■ Problem details: When you reach the entries, transcribe each one exactly.

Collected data
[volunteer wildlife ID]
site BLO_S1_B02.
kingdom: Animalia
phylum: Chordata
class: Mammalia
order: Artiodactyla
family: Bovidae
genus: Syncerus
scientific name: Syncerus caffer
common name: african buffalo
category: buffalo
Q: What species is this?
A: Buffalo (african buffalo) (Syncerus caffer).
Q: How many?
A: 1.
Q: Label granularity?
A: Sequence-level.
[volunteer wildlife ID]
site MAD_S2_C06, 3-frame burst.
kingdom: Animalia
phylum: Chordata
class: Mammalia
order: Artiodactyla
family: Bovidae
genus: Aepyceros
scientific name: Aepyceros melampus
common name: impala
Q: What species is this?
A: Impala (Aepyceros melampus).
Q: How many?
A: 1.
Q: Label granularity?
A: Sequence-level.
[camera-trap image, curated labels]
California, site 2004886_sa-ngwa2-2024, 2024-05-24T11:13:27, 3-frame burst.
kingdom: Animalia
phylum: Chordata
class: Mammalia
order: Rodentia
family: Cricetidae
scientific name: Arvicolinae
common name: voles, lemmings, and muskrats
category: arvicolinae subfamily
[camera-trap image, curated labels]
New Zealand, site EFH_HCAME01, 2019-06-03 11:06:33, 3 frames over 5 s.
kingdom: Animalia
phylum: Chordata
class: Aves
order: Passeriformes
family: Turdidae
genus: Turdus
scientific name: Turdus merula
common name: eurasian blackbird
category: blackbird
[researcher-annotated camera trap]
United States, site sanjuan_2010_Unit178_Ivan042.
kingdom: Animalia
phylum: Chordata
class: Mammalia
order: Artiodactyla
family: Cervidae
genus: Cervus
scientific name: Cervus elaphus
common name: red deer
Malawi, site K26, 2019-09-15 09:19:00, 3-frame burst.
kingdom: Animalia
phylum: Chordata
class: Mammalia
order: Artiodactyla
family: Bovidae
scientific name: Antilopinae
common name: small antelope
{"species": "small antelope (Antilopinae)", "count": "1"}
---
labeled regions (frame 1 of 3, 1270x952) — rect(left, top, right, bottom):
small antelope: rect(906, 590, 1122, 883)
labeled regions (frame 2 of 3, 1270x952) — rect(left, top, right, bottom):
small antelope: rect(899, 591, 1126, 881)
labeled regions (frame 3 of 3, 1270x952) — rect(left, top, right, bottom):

■ Result of this exercise:
[volunteer wildlife ID]
site BLO_S1_B02.
kingdom: Animalia
phylum: Chordata
class: Mammalia
order: Artiodactyla
family: Bovidae
genus: Syncerus
scientific name: Syncerus caffer
common name: african buffalo
category: buffalo
Q: What species is this?
A: Buffalo (african buffalo) (Syncerus caffer).
Q: How many?
A: 1.
Q: Label granularity?
A: Sequence-level.
[volunteer wildlife ID]
site MAD_S2_C06, 3-frame burst.
kingdom: Animalia
phylum: Chordata
class: Mammalia
order: Artiodactyla
family: Bovidae
genus: Aepyceros
scientific name: Aepyceros melampus
common name: impala
Q: What species is this?
A: Impala (Aepyceros melampus).
Q: How many?
A: 1.
Q: Label granularity?
A: Sequence-level.
[camera-trap image, curated labels]
California, site 2004886_sa-ngwa2-2024, 2024-05-24T11:13:27, 3-frame burst.
kingdom: Animalia
phylum: Chordata
class: Mammalia
order: Rodentia
family: Cricetidae
scientific name: Arvicolinae
common name: voles, lemmings, and muskrats
category: arvicolinae subfamily
[camera-trap image, curated labels]
New Zealand, site EFH_HCAME01, 2019-06-03 11:06:33, 3 frames over 5 s.
kingdom: Animalia
phylum: Chordata
class: Aves
order: Passeriformes
family: Turdidae
genus: Turdus
scientific name: Turdus merula
common name: eurasian blackbird
category: blackbird
[researcher-annotated camera trap]
United States, site sanjuan_2010_Unit178_Ivan042.
kingdom: Animalia
phylum: Chordata
class: Mammalia
order: Artiodactyla
family: Cervidae
genus: Cervus
scientific name: Cervus elaphus
common name: red deer
Malawi, site K26, 2019-09-15 09:19:00, 3-frame burst.
kingdom: Animalia
phylum: Chordata
class: Mammalia
order: Artiodactyla
family: Bovidae
scientific name: Antilopinae
common name: small antelope
{"species": "small antelope (Antilopinae)", "count": "1"}
---
labeled regions (frame 1 of 3, 1270x952) — rect(left, top, right, bottom):
small antelope: rect(906, 590, 1122, 883)
labeled regions (frame 2 of 3, 1270x952) — rect(left, top, right, bottom):
small antelope: rect(899, 591, 1126, 881)
labeled regions (frame 3 of 3, 1270x952) — rect(left, top, right, bottom):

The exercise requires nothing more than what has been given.